No matter how much the situation appears to be changing at present -- and it is changing, consider the success in America of Joan Tower, Ellen Taaffe Zwilich, Shalamit Ran and others (there are, of course, similar changes going on throughout the world) -- past iniquities cannot be altered, and it must be accounted something more than a shame that for centuries over half of our number have been silenced, often for no better reason than something as ludicrous as bourgeois propriety.
This collection of string quartets by 19th century women demonstrates that the silence was not complete. Fanny Mendelssohn-Hensel (1805-1847) wrote over 400 works, mainly songs and short works for piano. Her brother Felix seems to have encouraged her writing but discouraged its publication. She wrote mainly for her Berlin salon, the salon being one of the few socially acceptable outlets for female creativity in the 19th century. Her String Quartet in E flat major (1834) is a somewhat unconventional work. The opening movement eschews sonata form. Instead two main themes are developed in a fantasia in which nonthematic material is interwoven with the two themes. It is a movement of great forward drive, and that drive is continued in the second movement scherzo inspired by Paganini's Bell Rondo from his Violin Concerto No. 2, which Mendelssohn-Hensel heard in 1829. The third movement is perhaps the most remarkable, dominated by repeated tones and falling motifs. The feeling of resignation is palpable. The quartet concludes with an energetic finale, which regains the drive of the opening movements. With its inventiveness and lyrical grace, Hensel's quartet is the equal of any of her brother's, which is to say that it stands with the best of its time.

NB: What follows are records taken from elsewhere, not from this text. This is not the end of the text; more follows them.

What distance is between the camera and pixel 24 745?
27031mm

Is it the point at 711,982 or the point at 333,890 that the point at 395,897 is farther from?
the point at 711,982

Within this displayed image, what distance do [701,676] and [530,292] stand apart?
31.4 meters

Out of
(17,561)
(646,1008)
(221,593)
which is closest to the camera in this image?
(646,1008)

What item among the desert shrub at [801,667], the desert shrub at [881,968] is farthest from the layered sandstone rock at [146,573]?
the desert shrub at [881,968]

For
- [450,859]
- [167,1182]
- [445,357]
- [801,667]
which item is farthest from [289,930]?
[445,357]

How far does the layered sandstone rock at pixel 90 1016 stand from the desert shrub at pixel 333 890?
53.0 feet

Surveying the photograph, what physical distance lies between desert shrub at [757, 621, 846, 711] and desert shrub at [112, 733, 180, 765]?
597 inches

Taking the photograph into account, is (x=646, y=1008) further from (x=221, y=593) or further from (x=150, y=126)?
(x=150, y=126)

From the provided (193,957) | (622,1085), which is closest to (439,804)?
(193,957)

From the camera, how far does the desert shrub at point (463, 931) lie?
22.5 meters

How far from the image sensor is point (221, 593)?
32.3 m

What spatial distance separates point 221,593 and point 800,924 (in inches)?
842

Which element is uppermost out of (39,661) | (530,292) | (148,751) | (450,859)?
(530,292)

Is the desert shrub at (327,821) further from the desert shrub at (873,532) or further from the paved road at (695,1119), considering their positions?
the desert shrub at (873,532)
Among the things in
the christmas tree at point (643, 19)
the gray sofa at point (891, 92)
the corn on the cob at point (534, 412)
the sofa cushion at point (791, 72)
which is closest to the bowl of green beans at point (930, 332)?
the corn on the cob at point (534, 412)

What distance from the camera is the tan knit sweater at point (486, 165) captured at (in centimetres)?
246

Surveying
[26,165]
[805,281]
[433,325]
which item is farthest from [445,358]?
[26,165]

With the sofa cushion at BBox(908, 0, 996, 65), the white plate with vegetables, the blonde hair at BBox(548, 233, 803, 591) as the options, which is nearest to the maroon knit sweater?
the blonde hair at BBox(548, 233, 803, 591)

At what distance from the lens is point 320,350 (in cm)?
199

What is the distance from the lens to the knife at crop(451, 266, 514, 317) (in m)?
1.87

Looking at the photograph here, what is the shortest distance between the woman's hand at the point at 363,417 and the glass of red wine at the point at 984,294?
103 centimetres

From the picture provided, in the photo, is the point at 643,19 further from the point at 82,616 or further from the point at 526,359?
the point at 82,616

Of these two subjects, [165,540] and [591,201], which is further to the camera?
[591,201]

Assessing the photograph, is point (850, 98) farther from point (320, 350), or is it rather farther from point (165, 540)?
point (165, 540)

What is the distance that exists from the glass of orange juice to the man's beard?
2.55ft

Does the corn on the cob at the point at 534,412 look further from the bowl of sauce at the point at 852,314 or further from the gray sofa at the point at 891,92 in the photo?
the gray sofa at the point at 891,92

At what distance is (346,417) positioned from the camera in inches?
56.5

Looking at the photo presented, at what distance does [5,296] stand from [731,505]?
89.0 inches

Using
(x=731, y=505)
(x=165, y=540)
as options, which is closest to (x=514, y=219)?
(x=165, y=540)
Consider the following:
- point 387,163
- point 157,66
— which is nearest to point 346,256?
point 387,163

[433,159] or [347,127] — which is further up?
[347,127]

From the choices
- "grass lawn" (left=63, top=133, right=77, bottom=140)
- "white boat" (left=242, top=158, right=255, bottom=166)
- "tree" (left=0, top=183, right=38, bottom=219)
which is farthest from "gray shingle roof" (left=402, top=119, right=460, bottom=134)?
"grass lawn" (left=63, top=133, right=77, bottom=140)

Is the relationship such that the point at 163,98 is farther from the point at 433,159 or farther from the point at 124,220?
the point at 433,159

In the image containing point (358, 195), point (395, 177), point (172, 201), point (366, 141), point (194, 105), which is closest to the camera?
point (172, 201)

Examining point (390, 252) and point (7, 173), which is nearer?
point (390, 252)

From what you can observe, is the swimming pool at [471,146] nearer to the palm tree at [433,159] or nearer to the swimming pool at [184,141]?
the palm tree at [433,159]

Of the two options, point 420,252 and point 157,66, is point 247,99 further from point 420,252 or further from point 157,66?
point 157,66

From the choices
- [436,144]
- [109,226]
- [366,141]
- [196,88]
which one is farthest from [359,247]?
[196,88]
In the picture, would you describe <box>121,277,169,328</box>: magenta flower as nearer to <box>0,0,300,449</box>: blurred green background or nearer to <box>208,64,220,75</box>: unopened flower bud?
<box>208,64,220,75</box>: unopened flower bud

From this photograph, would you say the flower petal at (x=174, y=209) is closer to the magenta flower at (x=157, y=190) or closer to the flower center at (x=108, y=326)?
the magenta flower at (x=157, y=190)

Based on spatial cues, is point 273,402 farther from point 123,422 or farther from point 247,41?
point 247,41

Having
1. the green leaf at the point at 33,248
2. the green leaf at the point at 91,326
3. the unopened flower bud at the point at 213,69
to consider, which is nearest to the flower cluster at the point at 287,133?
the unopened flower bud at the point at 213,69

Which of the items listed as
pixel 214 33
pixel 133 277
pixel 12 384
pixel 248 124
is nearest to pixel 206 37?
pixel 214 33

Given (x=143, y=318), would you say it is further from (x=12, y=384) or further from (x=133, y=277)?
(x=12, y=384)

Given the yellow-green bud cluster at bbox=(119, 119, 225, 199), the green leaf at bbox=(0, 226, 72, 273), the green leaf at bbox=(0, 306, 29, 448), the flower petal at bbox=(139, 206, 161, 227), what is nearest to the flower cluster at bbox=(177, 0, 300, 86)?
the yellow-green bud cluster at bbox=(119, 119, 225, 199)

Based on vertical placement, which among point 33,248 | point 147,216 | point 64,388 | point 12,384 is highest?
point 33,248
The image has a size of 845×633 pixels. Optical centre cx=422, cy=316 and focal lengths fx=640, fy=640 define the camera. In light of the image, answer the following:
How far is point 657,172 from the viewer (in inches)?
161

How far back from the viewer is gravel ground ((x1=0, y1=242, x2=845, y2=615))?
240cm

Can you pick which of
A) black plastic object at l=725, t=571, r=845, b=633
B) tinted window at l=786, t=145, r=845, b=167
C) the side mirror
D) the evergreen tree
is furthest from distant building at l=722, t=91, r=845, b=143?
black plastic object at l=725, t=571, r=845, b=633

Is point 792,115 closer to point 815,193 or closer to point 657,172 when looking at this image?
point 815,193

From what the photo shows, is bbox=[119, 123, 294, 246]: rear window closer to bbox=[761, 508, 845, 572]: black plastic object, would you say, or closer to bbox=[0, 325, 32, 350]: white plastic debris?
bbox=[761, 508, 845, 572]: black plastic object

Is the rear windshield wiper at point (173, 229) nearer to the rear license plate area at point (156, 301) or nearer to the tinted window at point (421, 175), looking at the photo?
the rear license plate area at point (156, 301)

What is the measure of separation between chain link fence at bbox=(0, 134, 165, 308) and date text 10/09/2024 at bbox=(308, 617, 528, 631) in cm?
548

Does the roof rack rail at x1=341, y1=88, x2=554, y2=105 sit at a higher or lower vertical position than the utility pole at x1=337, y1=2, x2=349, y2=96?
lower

Emilie Mayer (1812-1883) is a less familiar name than the other two composers on this disk. She studied with Carl Loewe and Adolf Bernhard Marx and is called "the most prolific German woman composer of the Romantic period" by the Norton/Grove Dictionary. She published a great deal of music and had numerous performances throughout the continental Europe during her lifetime; however, she is virtually unknown today (there is a 1990 recording of one of her cello sonatas). Her String Quartet in G minor, Op. 14 (c. 1864) is a less adventurous work than Hensel's, which may reflect the difference between a working composer and a dilettante. The first movement is a solid piece of work in sonata form, with a graceful first theme and a prominent part for the cello. Textures are occasionally dense but never overloaded. A light, graceful scherzo is followed by a slow movement based on a German hymn and featuring passages of quiet, unfolding beauty. The finale is an energetic summing up, with contrasting themes and stormy energy. Incidentally, Mayer was also a respected sculptor whose works were catalogued in several royal collections.
Maddalena Laura Lombardini Sirmen (1745-1818), born in Venice, was a musical polymath renowned in her day for her singing, violin playing, and compositions. As befits a touring virtuosa, her most popular compositions were her concerti but she also published trios, sonatas, and, in Paris in 1769, a set of six string quartets. Dating from about the same time as Haydn's Op. 9, Sirmen's quartets betray the divertimento origins of the genre. Peter Carter, first violinist of the Allegri Quartet (who premiered the complete collection on Cala [CD 1019] in 1994, finds the works "at least as appealing as the early Haydn's." They are all two-movement works, with an opening allegro in a rudimentary sonata form and a slower second movement. The two played here a pleasant, graceful works less showy and more ensemble oriented than one would expect.
Irrespective of its historical and political significance, this is a lovely collection of music. The Erato Quartett play with style and commendable balance. The recorded tone is warm and spacious.